[Task material]
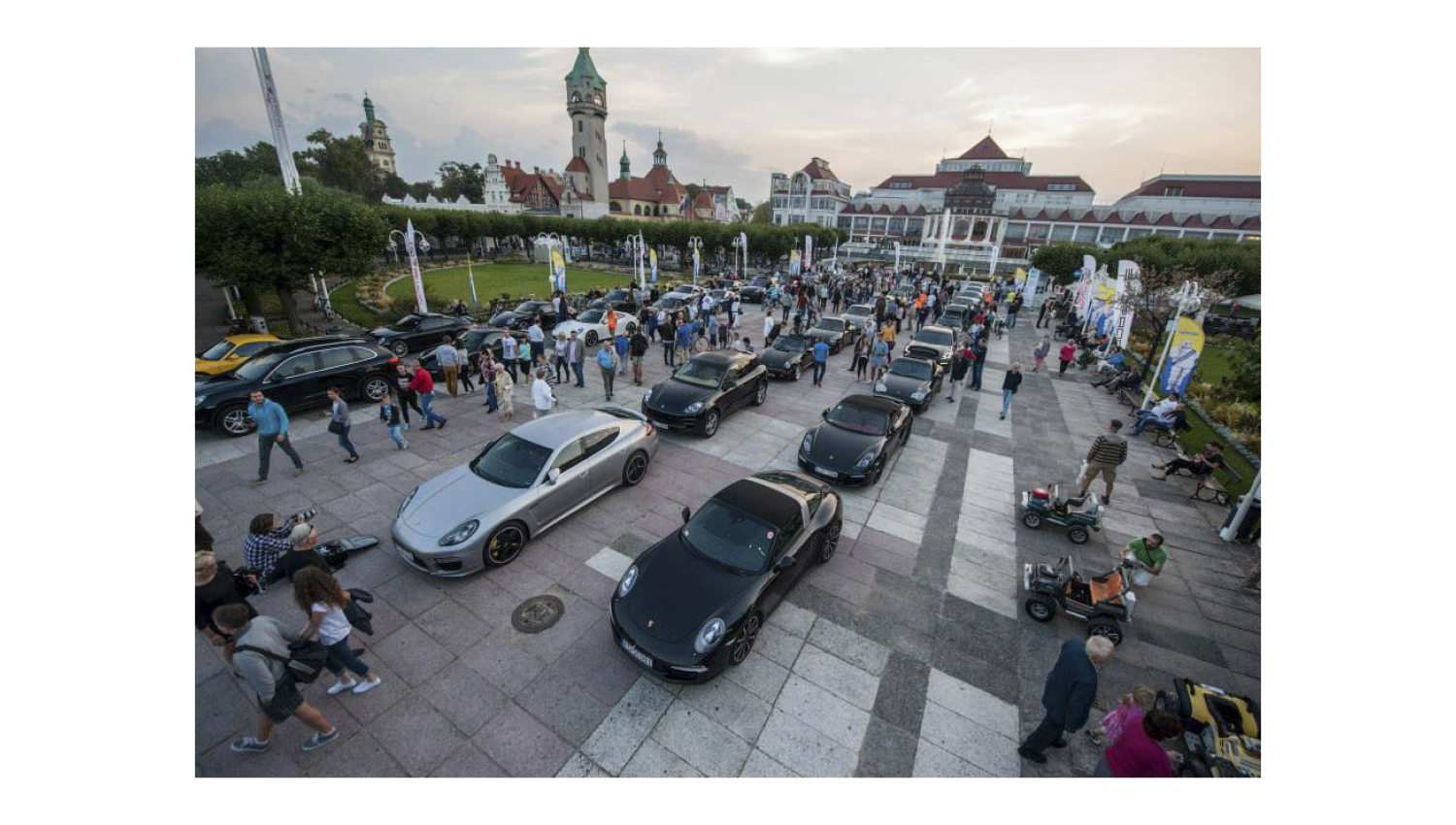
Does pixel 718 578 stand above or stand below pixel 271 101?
--
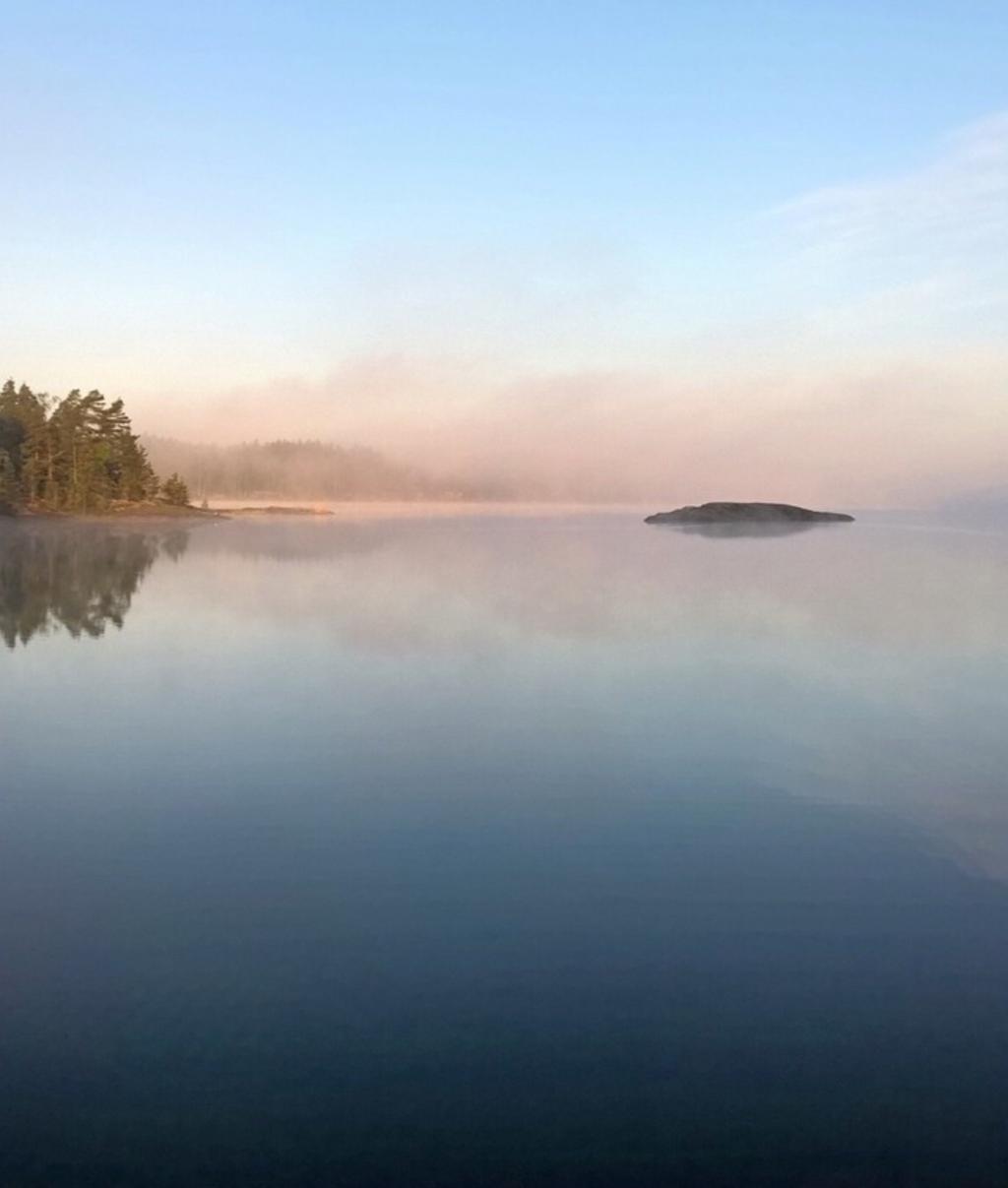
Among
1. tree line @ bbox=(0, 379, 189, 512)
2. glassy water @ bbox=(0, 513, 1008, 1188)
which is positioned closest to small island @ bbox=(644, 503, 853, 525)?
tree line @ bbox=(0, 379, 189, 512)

[What is required] Report every line of the material above that contains the string "bbox", copying each such line in full.

[Worked answer]
1. tree line @ bbox=(0, 379, 189, 512)
2. glassy water @ bbox=(0, 513, 1008, 1188)
which is positioned closest to small island @ bbox=(644, 503, 853, 525)?
tree line @ bbox=(0, 379, 189, 512)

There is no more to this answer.